Orbene, nel caso di specie appare difficilmente revocabile in dubbio, visto anche il quadro complessivo dei  fatti e delle deduzioni, che il non aver posto i ricorrenti nella condizione di intervenire nel procedimento sanzionatorio fin dall’inizio ha comportato che l’istruttoria procedimentale fosse illegittimamente privata della possibilità di un apporto collaborativo che avrebbe potuto orientare in senso diverso le determinazioni dell’Amministrazione comunale.

E questo vale, data la peculiarità del procedimento in questione (che  una volta preso l’abbrivio risulta ben scandito nel suo dispiegarsi), fin dall’adozione del provvedimento di sospensione  delle opere eventualmente in corso e di divieto degli atti dispositivi.

In definitiva, non può  affermarsi aprioristicamente, come ha tentato di fare, invece, la difesa comunale in sede di costituzione, che nella fattispecie in argomento i privati interessati non sarebbero stati  comunque in grado di fornire un utile contributo alla definizione del procedimento in vista dell’eventuale adozione del provvedimento finale.
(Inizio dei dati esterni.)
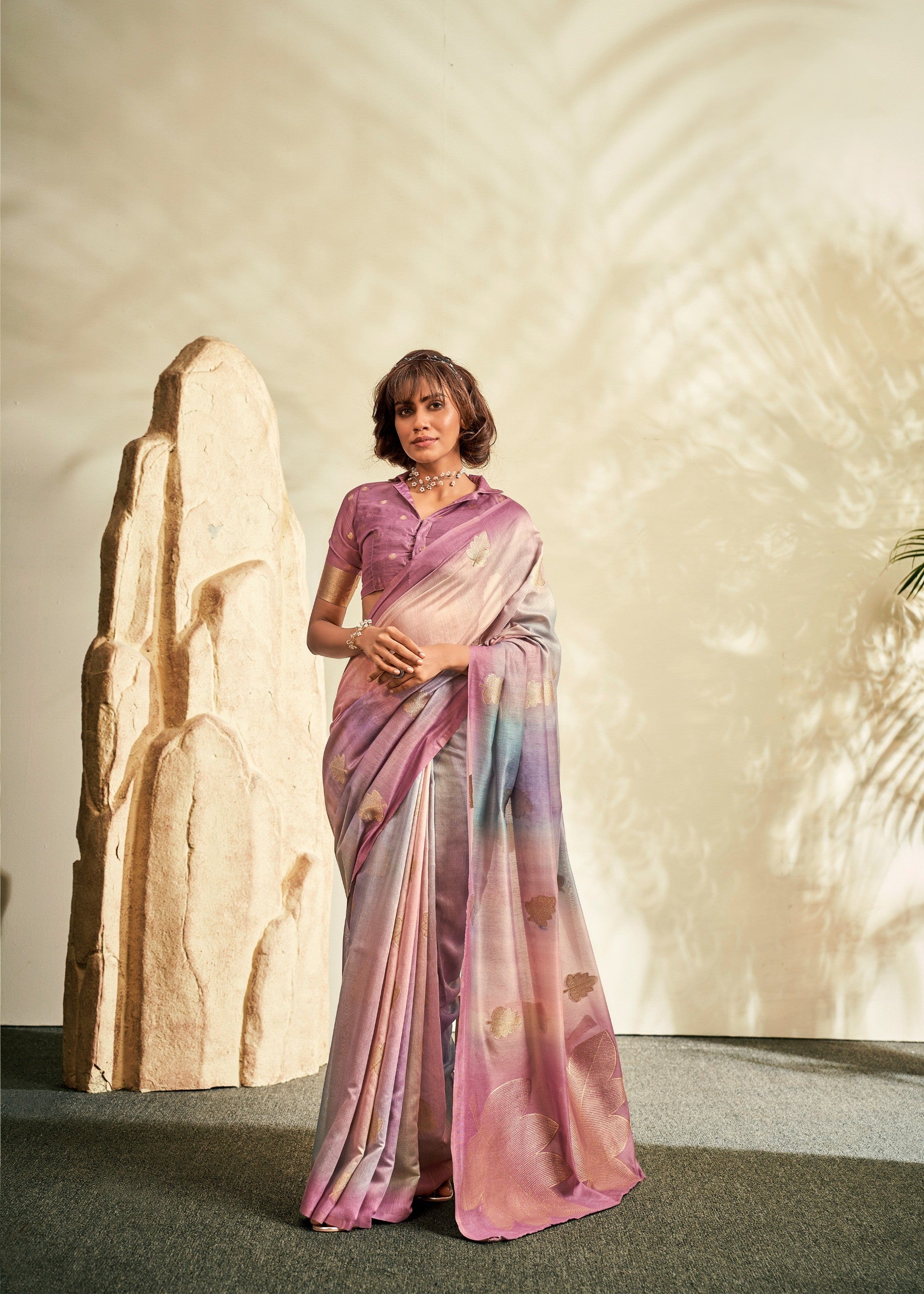 Amethyst And Peach Soft Handloom Silk Saree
8. Gli elementi sopra evidenziati risultano sufficienti a che si addivenga a una pronunzia di accoglimento degli appelli riuniti di cui in epigrafe, alla stregua del profilo preliminare sopra indicato, e quindi, in riforma della sentenza impugnata, a conforme pronunzia di accoglimento dei ricorsi proposti in prime cure. 

Sussistono i presupposti per compensare tra le parti le spese dei due gradi di giudizio.

P.Q.M.

Il Consiglio di Stato in sede giurisdizionale, Sezione Quinta, definitivamente pronunciando sugli appelli riuniti in epigrafe, li accoglie e per l’effetto, in riforma dell’appellata sentenza, accoglie i ricorsi di primo grado.

Spese dei due gradi di giudizio compensate tra le parti.

Ordina che la presente decisione sia eseguita dall'Autorità amministrativa.

          Così deciso in Roma, il 4 novembre 2003, dal Consiglio di Stato in sede giurisdizionale (Sezione Quinta), in camera di consiglio, con l’intervento dei seguenti Magistrati:

Agostino Elefante                            Presidente

Giuseppe Farina                              Consigliere

Aldo Fera                                        Consigliere                      

Marco Lipari                                   Consigliere

Gerardo Mastrandrea                      Consigliere est.